**SET PROBLEM**
Can the lines below, from the one that holds "Is wooden floor, located" to the very end, be echoed exactly, with both ends included and no pictures?

┌─ RECORDS PROVIDED

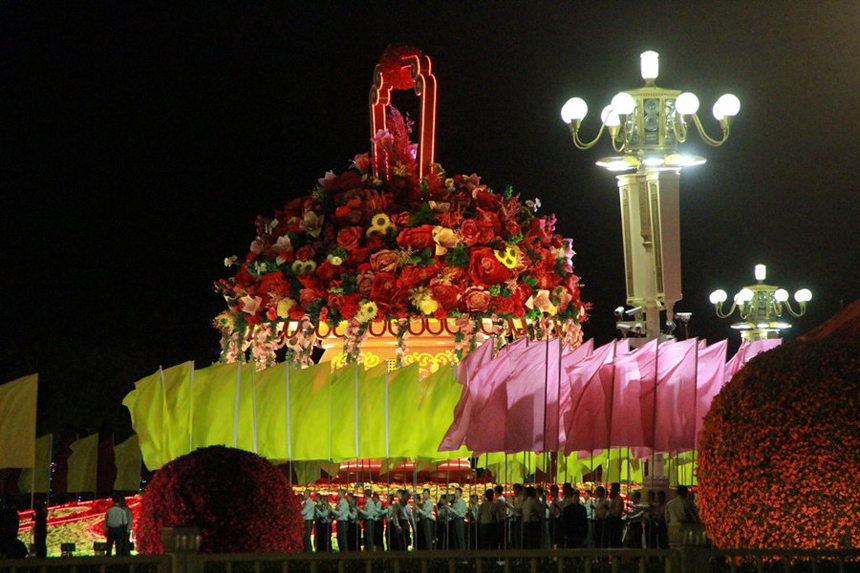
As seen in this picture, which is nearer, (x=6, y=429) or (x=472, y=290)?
(x=6, y=429)

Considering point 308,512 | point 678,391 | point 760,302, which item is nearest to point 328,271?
point 308,512

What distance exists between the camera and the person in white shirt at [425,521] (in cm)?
1975

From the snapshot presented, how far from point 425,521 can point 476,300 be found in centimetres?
308

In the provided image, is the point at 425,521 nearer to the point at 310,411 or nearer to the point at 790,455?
the point at 310,411

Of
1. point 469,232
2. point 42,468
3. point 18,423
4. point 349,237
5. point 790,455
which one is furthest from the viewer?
point 42,468

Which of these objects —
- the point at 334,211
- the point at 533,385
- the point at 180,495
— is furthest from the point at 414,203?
the point at 180,495

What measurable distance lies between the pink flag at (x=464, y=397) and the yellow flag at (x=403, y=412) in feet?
3.43

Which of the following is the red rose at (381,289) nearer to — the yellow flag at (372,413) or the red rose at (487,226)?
the yellow flag at (372,413)

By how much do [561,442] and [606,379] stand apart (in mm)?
1234

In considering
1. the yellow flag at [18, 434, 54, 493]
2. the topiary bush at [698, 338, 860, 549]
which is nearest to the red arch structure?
the yellow flag at [18, 434, 54, 493]

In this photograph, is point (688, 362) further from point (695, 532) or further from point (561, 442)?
point (695, 532)

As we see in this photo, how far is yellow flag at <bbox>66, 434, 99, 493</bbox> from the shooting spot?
81.5 feet

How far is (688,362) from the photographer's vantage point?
59.1 ft

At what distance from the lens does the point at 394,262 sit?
20.2 metres
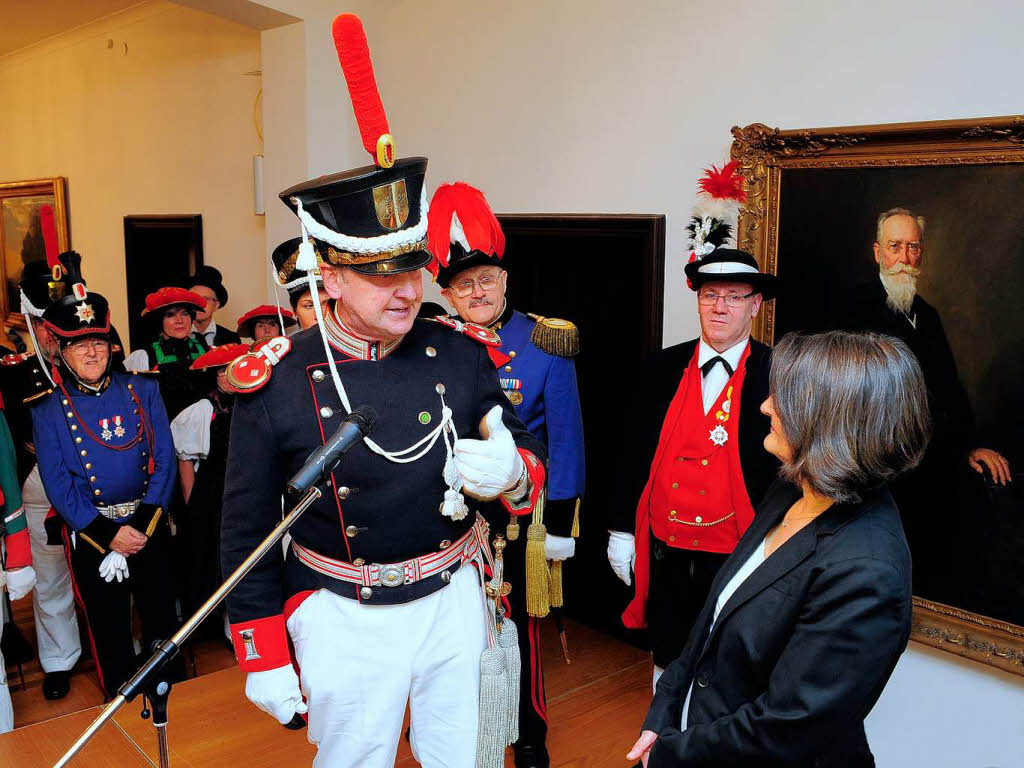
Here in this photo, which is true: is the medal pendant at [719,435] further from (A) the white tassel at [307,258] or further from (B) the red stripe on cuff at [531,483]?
(A) the white tassel at [307,258]

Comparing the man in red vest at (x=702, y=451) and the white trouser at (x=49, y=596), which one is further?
the white trouser at (x=49, y=596)

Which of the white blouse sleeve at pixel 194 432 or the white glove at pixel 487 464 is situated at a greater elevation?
the white glove at pixel 487 464

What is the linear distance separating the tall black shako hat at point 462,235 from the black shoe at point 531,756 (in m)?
1.51

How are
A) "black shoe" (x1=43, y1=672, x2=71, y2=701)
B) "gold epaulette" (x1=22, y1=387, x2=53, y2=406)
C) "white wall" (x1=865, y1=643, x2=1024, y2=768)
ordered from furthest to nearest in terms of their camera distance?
"black shoe" (x1=43, y1=672, x2=71, y2=701) < "gold epaulette" (x1=22, y1=387, x2=53, y2=406) < "white wall" (x1=865, y1=643, x2=1024, y2=768)

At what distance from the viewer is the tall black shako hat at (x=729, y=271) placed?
8.18 ft

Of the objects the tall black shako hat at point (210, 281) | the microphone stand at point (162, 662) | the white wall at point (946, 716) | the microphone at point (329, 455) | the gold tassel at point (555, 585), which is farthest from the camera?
the tall black shako hat at point (210, 281)

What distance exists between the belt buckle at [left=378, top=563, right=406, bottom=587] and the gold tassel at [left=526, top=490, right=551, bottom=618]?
1043mm

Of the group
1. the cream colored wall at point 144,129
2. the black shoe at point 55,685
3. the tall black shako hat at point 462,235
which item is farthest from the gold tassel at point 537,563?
the cream colored wall at point 144,129

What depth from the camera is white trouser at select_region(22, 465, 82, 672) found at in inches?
151

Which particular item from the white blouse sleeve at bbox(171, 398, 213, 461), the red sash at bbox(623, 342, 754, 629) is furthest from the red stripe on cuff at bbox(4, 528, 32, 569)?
the red sash at bbox(623, 342, 754, 629)

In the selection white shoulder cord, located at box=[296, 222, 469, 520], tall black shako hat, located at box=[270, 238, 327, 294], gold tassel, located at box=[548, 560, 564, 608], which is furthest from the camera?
tall black shako hat, located at box=[270, 238, 327, 294]

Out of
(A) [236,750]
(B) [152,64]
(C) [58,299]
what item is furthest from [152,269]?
(A) [236,750]

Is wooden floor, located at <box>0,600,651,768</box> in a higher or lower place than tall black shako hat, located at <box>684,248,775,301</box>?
lower

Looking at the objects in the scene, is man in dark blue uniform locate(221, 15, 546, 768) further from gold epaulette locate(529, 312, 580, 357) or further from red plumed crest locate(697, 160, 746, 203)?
red plumed crest locate(697, 160, 746, 203)
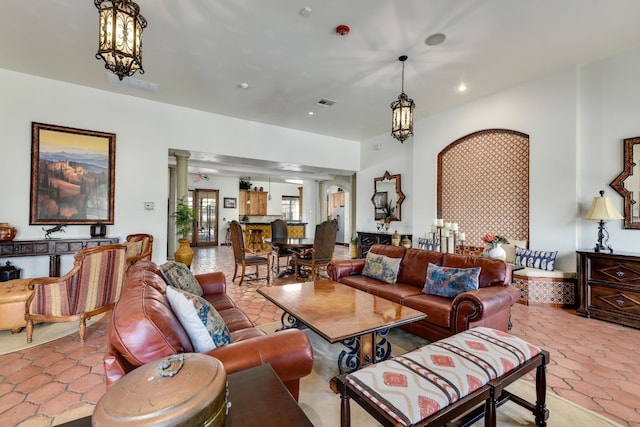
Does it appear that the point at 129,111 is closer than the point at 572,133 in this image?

└─

**SOLUTION TO THIS TASK**
Is wooden floor, located at <box>0,600,651,768</box> in a higher or lower place than tall black shako hat, located at <box>684,248,775,301</box>?
lower

Looking at the objects in the scene, is man in dark blue uniform locate(221, 15, 546, 768) further from gold epaulette locate(529, 312, 580, 357) or further from red plumed crest locate(697, 160, 746, 203)?
red plumed crest locate(697, 160, 746, 203)
Does it appear that the point at 129,111 is closer than the point at 572,133 in this image?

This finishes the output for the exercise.